Ato Cívico em Defesa da Democracia
Na noite desta quinta-feira, 8 de janeiro, um ato significativo ocorreu em São Paulo, celebrando a democracia e relembrando a tentativa de golpe que aconteceu no mesmo dia em 2023. O evento foi realizado na Faculdade de Direito do Largo São Francisco, pertencente à Universidade de São Paulo (USP), onde um manifesto importante foi lido por representantes de diversas entidades.
O documento, intitulado “Manifesto em Defesa da Democracia, da Justiça e da Soberania Nacional”, foi elaborado coletivamente pelo grupo de advogados Prerrogativas, o setorial jurídico do Partido dos Trabalhadores de São Paulo e o Centro Acadêmico 11 de Agosto da USP. O manifesto contou com o apoio de uma ampla gama de movimentos sociais, políticos e advogados, reforçando a força da coalizão em favor da democracia no país.
“Três anos após a frustrada tentativa de golpe de Estado e do plano de assassinato de um presidente da República eleito, seu vice e um ministro da Suprema Corte, o dia 8 de janeiro se consagra como a data nacional de celebração da vitória da democracia. A memória, nesse contexto, é fundamental para que novas iniciativas desse tipo não sejam toleradas”, afirmava o texto do manifesto.
Com um tom crítico, o documento ainda destacou que, pela primeira vez na história do Brasil, todos os envolvidos nas tentativas de ruptura institucional foram submetidos a um julgamento justo, realizado pelo Supremo Tribunal Federal. “Assistimos à prisão dos responsáveis pelos crimes de atentado ao Estado Democrático de Direito e pela tentativa de golpe”, continuava a declaração, sublinhando a importância desse marco judicial.
Além disso, o manifesto abordou a conjuntura internacional e as agressões dos Estados Unidos contra a Venezuela, ressaltando que o dia 8 de janeiro não é apenas um momento de celebração, mas também um alerta. “Hoje marca uma festa cívica e histórica em defesa da democracia.

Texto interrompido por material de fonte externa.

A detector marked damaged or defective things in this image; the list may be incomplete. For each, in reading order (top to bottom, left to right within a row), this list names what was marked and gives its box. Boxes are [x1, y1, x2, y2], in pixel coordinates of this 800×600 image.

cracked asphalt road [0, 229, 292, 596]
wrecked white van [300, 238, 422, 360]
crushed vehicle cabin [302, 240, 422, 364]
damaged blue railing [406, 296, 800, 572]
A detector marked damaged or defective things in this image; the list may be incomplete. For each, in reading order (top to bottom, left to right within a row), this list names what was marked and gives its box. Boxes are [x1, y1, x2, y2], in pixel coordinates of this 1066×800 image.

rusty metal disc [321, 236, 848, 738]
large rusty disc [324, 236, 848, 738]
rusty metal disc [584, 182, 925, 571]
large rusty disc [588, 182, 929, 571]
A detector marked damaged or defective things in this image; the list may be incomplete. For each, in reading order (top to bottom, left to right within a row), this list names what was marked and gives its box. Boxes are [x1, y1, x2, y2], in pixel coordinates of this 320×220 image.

Porém, devemos redobrar as atenções a qualquer ameaça interna ou externa ao nosso estado democrático de direito e à nossa soberania nacional”, afirmou um dos oradores durante o ato.
Entretanto, antes da leitura do manifesto, houve momentos de tensão no evento. Ocorreu um tumulto em uma das entradas do Salão Nobre, onde o ato estava sendo realizado, provocado por opositores aos partidos de esquerda que organizaram o evento. A situação foi contornada com a retirada dos manifestantes do local, que foram alvo de gritos como “recua, fascista, recua”, refletindo o clima polarizado que ainda persiste na política brasileira.

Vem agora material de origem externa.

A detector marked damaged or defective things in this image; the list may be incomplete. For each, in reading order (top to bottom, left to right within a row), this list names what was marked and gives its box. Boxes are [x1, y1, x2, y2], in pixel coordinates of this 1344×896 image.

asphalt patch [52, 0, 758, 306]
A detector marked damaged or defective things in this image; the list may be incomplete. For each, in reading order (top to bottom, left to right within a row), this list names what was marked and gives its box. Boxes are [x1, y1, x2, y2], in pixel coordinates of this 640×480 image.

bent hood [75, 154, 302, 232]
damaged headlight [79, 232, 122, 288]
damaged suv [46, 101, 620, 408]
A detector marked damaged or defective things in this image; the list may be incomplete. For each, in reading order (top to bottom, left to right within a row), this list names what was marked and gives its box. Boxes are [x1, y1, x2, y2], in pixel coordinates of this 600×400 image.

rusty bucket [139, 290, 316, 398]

Este ato, portanto, simboliza não apenas a lembrança de um episódio sombrio da história recente do Brasil, mas também a resiliência da sociedade civil em defesa dos princípios democráticos. A mobilização em torno da defesa da democracia, exposta no manifesto, destaca o papel vital da sociedade em se opor a qualquer ameaça ao processo democrático, reafirmando que a vigilância e a memória são essenciais para a manutenção da liberdade e da justiça no Brasil.